「多くの若者は新型コロナに感染しても重症化しにくい」が、重症の意味は「酸素マスクや人工呼吸器のお世話になること」と認識すべき

 「若者は新型コロナウイルス(covid-19)に感染しても重症化しない」との “説明” に朝日新聞・尾形記者が疑義を呈すツイートをしています。

 「若者は重症化しない」という認識は誤りですが、「重症化しにくい」ことは事実です。ただ、『重症』の定義が「医師」と「世間一般」で大きく乖離している可能性があり、この部分はメディアが “擦り合わせ” に尽力する必要があるでしょう。

 

「(風邪やインフルエンザの)高熱でフラフラの状態」は『重症』と言えるのか?

 『重症』の定義が医師(や医療関係者)と世間一般の間で大きく乖離している可能性を指摘しているのは @gessai 氏のツイートです。

 ポイントとなるのは「軽症や中等症の範囲が世間一般の思っている以上に広い」ということです。

 若者や現役世代がインフルエンザを発症した際に、酸素マスクや人工呼吸器を使うまでに悪化するケースは極めて稀です。そのため、この基準だと「多くの若者は新型コロナに感染しても重症化しにくい」との認識は『真』となります。

 

「呼吸に苦しみを覚えた」との体験談を述べた現役サッカー選手も『軽〜中等症』に分類されるだろう

 ヨーロッパではサッカー選手にも新型コロナウイルスの感染者が多数出ていますが、ユヴェントスに所属するディバラ選手は「5分くらいで呼吸が苦しくなって動くのをやめなければならなかった」と症状が強かった頃を回顧しています。

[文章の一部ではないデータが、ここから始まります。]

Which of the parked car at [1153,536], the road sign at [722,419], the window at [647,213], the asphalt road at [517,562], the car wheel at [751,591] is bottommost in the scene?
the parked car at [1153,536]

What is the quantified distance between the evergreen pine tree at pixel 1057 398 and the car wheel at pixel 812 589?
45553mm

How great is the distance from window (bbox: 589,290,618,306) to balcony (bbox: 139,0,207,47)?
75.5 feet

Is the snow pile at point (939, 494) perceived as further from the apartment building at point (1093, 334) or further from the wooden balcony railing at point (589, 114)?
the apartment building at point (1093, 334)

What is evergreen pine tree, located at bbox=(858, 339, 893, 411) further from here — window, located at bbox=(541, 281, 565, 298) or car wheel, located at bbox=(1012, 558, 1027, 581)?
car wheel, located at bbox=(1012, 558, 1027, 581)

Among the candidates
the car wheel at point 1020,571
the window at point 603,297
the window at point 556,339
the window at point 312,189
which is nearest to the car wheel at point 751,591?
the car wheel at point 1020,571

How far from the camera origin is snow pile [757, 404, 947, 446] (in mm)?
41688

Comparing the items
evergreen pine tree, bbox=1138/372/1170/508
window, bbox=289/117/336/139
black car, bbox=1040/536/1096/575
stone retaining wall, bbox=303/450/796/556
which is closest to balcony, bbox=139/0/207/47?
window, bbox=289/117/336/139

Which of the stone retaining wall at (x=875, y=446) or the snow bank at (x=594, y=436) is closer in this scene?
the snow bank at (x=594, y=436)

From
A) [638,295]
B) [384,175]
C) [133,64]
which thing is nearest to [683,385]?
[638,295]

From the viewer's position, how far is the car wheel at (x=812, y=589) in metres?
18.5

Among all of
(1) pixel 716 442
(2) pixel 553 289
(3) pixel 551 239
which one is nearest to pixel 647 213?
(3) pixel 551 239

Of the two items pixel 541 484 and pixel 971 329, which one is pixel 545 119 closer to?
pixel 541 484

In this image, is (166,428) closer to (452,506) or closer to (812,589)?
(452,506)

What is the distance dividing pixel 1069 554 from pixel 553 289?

 ディバラ選手はチームで3人目の陽性反応者で、陽性反応が告げられた時は既に隔離中の身でした。(ルガーニ選手が最初に陽性反応を示したため、自宅隔離となったいたことが理由)

 発熱の有無を言及していたかは不明ですが、自宅隔離のままで症状が快方へと向かったのですから、医学的には『軽〜中等症』と判断されるでしょう。

 「息切れ」の他に「筋肉の痛み」があったとのことですから、症状としては風邪と似ています。日頃から身体を鍛えて摂生に励んでいる選手でも「辛さ」を感じる疾患であるため、不健康や(加齢や基礎疾患で)免疫力が低下している人にとっては「さらに深刻」になることは避けられません。

 そのため、周囲に重症化しやすい人がいるとの認識を持った上で行動することが重要となるでしょう。

 

「若者が重症化しにくい」の認識でも良いが、患者の絶対数が増えると「重症化して時には死に至る例外」が発生する

 若者が新型コロナウイルスに感染しても重症化しにくいことは統計的に間違いのない事実です。これは厚労省が発表している発生動向(PDF)から確認することが可能です。

画像:新型コロナウイルスの国内発生動向

 ただ、忘れてはならないのは「あなたが(新型コロナウイルスに)感染した際に重症化を免れる保証はない」ということです。

 何の基礎疾患も持たない健康で元気な若者が “例外事例” を引いてしまう場合はあります。そうなった時は「すでに手遅れ」なのですから、『油断大敵』という言葉を健康で元気な人ほど再認識すべきと言えるでしょう。

 

 風邪の初期症状が現れた時は「十分な睡眠と栄養補給」を行った上での『休養』が求められます。「少しぐらいの風邪では休めない」や角界の「怪我は土俵の上で治す」との考えは対極に位置するものです。

 価値観を根本的に変えて対応することができるのかが問われていると言えるのではないでしょうか。